Table 1 Comparison of transmission efficiency across different particle sizes.

Figure 6 Experimental verification of particle transmission.

To characterize the analytical capabilities of the PFW-ALens for large particles, standard ultrafine dust (ISO 12103, Powder Technology Inc. (PTI)) was selected as the test sample. Initially, APS was employed as the standard to detect the dust. Subsequently, tests were conducted and compared using the PFW-ALens (the dashed red line) and the original system (the solid black line), with the results shown in Fig. 7. The specific particle size distribution is illustrated in the same figure, where the y axis represents the normalized dN/dlogD (aerosol number concentration per logarithmic size, in units of number cm⁻³).

The APS measures the aerodynamic diameter (d_ca) in the continuum flow regime, while the Bio-SPAMS determines the vacuum aerodynamic diameter (d_va) under vacuum or near-vacuum conditions. Since the samples tested were high-density nonspherical particles (with particle density ρ_p>ρ₀, where ρ₀=1 g cm⁻³ is the standard reference density), the theoretical ratio between the two aerodynamic diameters can be expressed as

$${\displaystyle \frac{d_{\mathrm{va}}}{d_{\mathrm{ca}}}}=\sqrt{{\displaystyle \frac{{\mathit{\rho }}_{\mathrm{p}}{\mathit{\chi }}_{\mathrm{c}}}{{\mathit{\rho }}_{\mathrm{0}}({\mathit{\chi }}_{\mathrm{v}}{)}^{\mathrm{2}}}}},$$

where χ_c and χ_v (≥1) are dynamic shape factors correcting aerodynamic drag in the continuum (viscous-dominated) and free-molecular (collision-dominated) regimes, respectively. Since ρ_p>ρ₀ and ${\mathit{\chi }}_{\mathrm{c}}/\left({\mathit{\chi }}_{\mathrm{v}}^{\mathrm{2}}\right)>\mathrm{1}$ for such particles, d_va exceeds d_ca, resulting in a rightward shift in the Bio-SPAMS distribution curve relative to APS in Fig. 7, where the x axis represents the aerodynamic diameter.

It is evident that the particle size distribution obtained using the PFW-ALens closely aligns with that measured by the APS. The above experiments prove that PFW-ALens can not only more accurately detect the particle size distribution of dust compared to injection systems without pre-focus holes but also achieve efficient transmission of large particles, demonstrating the potential of the new lens structure in detecting large particles.

Figure 7 The 3 min average particle size distribution of standard dust across different injection systems.

4 Conclusions

In order to enhance the transmission efficiency of large particles within the Bio-SPAMS injection system while reducing its overall size, this study has developed a novel injection system, the PFW-ALens, designed to focus on large particles.
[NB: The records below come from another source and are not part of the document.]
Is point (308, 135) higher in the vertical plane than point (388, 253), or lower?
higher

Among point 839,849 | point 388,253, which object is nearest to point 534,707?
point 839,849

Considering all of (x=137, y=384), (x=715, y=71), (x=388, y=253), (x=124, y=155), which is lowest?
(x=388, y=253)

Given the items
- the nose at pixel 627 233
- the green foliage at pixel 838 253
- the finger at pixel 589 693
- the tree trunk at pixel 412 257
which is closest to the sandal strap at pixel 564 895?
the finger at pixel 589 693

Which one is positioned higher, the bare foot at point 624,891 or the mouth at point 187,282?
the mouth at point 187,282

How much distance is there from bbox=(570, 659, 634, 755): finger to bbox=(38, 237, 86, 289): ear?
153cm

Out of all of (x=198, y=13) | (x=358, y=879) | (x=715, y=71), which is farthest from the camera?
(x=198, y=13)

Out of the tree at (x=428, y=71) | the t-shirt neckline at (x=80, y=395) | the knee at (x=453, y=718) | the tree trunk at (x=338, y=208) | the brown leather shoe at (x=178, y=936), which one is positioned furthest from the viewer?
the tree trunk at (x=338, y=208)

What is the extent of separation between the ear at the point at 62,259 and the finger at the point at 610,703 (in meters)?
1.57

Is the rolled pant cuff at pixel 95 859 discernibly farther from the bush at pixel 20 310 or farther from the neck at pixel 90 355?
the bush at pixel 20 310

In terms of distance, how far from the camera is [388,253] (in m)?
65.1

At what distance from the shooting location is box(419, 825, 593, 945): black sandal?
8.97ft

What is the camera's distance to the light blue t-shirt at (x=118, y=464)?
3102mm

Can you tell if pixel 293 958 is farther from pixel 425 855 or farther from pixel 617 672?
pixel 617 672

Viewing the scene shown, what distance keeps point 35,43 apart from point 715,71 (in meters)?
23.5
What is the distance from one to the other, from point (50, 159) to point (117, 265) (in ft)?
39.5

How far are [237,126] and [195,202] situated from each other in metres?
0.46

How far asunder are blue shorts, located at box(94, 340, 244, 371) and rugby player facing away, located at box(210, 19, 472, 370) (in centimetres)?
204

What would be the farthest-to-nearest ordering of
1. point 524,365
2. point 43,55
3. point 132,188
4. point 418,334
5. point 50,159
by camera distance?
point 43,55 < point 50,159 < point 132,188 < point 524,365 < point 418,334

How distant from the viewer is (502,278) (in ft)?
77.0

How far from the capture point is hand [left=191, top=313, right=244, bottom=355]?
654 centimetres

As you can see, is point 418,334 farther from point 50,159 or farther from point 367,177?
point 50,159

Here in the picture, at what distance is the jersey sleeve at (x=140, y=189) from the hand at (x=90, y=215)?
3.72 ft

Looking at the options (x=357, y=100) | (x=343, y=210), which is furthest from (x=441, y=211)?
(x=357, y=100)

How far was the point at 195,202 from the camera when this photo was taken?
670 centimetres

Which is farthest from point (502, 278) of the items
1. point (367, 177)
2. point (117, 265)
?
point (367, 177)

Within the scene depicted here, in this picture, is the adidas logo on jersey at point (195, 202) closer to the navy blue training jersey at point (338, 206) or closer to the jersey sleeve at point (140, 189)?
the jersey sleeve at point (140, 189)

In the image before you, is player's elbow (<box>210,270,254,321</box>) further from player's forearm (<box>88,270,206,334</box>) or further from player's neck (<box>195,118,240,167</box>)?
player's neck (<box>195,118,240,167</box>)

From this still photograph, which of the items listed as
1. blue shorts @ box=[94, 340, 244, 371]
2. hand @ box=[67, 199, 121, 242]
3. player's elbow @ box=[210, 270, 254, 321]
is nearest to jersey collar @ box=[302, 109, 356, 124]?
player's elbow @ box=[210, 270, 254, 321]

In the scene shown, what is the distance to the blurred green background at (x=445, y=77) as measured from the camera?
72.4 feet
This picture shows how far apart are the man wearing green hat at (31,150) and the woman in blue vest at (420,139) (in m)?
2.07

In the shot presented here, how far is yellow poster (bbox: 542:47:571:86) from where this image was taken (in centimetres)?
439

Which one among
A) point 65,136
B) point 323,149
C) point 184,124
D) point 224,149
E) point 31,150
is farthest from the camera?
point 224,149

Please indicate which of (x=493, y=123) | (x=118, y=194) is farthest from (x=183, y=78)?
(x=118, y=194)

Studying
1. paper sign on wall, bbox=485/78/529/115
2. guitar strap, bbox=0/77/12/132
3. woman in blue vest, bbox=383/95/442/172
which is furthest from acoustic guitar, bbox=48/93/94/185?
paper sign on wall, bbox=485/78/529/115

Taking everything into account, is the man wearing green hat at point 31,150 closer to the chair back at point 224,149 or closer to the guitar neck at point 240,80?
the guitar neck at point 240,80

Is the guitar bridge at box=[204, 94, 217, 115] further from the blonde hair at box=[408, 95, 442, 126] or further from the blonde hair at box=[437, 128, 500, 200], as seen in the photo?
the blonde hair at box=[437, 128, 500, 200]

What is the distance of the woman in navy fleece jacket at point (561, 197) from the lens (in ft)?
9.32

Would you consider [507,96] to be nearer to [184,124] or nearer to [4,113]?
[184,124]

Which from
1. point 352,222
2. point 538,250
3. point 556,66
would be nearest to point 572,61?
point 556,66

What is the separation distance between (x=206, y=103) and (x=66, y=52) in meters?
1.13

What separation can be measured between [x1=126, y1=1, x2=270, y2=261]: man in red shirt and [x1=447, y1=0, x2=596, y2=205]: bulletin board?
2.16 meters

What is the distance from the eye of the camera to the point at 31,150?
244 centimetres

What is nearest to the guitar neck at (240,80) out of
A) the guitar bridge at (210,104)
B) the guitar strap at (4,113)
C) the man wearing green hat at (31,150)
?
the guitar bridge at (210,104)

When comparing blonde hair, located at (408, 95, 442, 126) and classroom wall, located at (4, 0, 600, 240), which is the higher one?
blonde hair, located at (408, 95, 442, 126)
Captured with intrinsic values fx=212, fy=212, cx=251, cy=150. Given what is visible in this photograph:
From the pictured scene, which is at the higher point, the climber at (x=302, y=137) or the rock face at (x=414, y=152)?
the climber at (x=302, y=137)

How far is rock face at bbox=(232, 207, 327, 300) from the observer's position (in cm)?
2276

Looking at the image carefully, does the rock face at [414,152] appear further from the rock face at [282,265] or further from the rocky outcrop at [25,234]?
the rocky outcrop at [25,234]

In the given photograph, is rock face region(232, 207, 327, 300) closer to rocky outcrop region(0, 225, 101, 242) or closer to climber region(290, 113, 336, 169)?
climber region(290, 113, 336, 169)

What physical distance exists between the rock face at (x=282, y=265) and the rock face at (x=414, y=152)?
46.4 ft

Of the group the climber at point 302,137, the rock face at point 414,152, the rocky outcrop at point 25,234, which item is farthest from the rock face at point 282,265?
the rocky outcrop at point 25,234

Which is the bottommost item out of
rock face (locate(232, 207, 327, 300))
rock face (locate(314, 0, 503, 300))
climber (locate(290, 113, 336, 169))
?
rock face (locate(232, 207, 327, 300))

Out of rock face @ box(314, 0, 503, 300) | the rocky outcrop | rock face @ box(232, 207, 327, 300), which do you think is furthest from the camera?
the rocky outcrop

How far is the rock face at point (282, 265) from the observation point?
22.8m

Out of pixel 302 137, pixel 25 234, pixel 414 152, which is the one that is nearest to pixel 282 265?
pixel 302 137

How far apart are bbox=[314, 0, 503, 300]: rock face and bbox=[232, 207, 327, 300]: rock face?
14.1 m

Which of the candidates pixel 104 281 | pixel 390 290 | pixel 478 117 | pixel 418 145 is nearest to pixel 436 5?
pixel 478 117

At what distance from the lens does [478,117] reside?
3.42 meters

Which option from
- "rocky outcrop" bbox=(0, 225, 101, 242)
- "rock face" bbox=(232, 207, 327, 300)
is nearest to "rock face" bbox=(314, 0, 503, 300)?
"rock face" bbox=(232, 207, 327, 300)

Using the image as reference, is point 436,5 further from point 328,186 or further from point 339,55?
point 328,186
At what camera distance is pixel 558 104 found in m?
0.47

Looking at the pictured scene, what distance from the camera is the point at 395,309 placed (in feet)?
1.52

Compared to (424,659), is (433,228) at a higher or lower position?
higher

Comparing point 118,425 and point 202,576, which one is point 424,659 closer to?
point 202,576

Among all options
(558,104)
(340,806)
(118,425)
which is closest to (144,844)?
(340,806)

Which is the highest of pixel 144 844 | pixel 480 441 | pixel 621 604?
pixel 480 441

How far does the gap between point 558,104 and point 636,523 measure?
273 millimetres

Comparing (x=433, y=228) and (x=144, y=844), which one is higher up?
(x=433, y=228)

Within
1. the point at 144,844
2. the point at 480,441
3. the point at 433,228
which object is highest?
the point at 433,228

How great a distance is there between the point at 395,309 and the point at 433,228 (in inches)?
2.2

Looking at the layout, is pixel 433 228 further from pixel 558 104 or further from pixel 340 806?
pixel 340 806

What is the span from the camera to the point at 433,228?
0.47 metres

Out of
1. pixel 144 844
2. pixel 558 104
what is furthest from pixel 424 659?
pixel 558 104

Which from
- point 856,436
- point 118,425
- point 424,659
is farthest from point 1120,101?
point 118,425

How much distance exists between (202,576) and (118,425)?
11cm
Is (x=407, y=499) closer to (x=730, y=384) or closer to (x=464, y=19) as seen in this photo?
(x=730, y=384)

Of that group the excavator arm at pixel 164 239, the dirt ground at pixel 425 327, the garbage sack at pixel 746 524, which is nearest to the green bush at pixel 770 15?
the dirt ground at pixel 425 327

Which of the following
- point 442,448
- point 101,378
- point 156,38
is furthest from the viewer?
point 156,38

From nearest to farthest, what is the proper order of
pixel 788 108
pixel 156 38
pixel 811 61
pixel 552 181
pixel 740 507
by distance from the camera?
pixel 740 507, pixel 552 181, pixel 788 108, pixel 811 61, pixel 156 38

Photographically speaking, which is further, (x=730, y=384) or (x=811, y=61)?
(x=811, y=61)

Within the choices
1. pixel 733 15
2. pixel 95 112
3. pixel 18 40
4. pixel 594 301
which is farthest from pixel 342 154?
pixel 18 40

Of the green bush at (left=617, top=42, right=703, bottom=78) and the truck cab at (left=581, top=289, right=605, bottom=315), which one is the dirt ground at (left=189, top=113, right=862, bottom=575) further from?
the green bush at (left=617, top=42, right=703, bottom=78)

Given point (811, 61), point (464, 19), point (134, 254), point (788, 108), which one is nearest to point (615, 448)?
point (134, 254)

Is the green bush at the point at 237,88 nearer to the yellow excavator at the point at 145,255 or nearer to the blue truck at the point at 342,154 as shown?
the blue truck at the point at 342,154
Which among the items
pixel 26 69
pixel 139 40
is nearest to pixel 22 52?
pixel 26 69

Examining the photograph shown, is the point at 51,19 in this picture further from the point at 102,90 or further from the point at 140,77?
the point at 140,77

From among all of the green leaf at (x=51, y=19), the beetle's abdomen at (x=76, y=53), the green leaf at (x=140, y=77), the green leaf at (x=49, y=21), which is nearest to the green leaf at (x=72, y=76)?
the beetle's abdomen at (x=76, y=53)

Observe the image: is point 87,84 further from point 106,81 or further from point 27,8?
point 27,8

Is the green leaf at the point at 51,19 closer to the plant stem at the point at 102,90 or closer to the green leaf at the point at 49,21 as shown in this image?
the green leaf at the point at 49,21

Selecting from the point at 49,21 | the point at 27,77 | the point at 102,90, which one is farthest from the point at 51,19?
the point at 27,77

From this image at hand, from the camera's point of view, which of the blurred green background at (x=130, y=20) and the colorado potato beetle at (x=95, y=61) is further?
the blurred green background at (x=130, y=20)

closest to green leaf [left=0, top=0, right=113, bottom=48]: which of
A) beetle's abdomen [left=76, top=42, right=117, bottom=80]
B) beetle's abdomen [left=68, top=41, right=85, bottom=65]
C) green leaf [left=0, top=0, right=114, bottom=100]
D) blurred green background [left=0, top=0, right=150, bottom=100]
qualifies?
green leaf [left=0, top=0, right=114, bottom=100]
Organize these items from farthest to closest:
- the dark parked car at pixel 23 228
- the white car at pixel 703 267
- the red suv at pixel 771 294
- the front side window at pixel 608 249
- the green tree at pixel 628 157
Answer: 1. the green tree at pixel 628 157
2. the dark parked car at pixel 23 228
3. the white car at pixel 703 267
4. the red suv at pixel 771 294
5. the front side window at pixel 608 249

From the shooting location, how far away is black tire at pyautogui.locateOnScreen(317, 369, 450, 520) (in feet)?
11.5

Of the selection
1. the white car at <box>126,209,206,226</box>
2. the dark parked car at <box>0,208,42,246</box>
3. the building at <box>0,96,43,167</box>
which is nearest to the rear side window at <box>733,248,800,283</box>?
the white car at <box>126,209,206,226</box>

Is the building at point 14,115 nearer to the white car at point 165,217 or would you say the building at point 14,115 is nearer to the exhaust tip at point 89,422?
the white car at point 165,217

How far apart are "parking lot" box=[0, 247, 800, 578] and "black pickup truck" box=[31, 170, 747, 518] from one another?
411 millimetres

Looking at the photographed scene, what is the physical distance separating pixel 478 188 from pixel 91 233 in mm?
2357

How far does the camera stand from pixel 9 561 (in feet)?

This injection system incorporates a new pre-focus structure, which effectively minimizes the dimensions of the buffer chamber and the number of lenses compared to traditional pre-focus injection systems, such as the work by Du et al. (2024) Furthermore, it maintains a low-loss transmission performance for a wide range of particle sizes. By integrating the pre-focus structure, the focusing ability of the five-stage lens system has been significantly improved to accommodate particles up to 10 µm.

The numerical simulation results indicate that the PFW-ALens is capable of focusing and transmitting particles within the size range of 100 nm to 10 µm. Notably, the radial distribution of particles in the buffer chamber exhibits an inverse correlation with particle size after exiting the virtual impactor, a phenomenon not observed in earlier studies. The findings reveal that when particle sizes are less than 9 µm, the transmission efficiency can exceed 90 %. Particles within the range of 200 nm to 4 µm demonstrate a transmission efficiency of 100 %. The injection system designed in this study achieves the broadest particle size range and the highest transmission efficiency among systems with similar structural dimensions. This innovative design is conducive to further reducing the structural size of the injection system and the number of aerodynamic lenses, providing a foundation for the miniaturization of mass spectrometers.